───── DATA EXTRACT ─────

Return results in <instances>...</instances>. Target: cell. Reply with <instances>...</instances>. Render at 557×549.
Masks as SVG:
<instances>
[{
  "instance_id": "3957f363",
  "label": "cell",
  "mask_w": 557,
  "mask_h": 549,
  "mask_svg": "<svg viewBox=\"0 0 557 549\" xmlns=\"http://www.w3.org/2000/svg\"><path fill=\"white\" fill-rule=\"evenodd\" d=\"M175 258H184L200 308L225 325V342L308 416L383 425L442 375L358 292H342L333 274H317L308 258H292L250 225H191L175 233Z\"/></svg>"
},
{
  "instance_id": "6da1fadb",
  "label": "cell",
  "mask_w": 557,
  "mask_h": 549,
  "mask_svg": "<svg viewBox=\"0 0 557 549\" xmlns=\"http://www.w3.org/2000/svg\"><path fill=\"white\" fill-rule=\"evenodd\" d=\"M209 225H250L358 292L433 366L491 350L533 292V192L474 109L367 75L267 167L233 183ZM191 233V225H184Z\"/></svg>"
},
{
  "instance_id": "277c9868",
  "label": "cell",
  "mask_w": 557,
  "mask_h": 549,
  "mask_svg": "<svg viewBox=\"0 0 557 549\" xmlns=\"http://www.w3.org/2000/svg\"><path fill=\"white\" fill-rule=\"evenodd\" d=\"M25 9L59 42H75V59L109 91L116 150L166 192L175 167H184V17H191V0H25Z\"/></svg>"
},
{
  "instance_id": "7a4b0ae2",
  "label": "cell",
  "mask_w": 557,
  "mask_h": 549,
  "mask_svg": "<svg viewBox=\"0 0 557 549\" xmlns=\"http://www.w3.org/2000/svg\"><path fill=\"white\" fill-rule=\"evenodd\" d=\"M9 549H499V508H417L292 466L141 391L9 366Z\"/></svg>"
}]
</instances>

─────

Count the lines in the items above that contain the string "path", and reply with that number alone.

4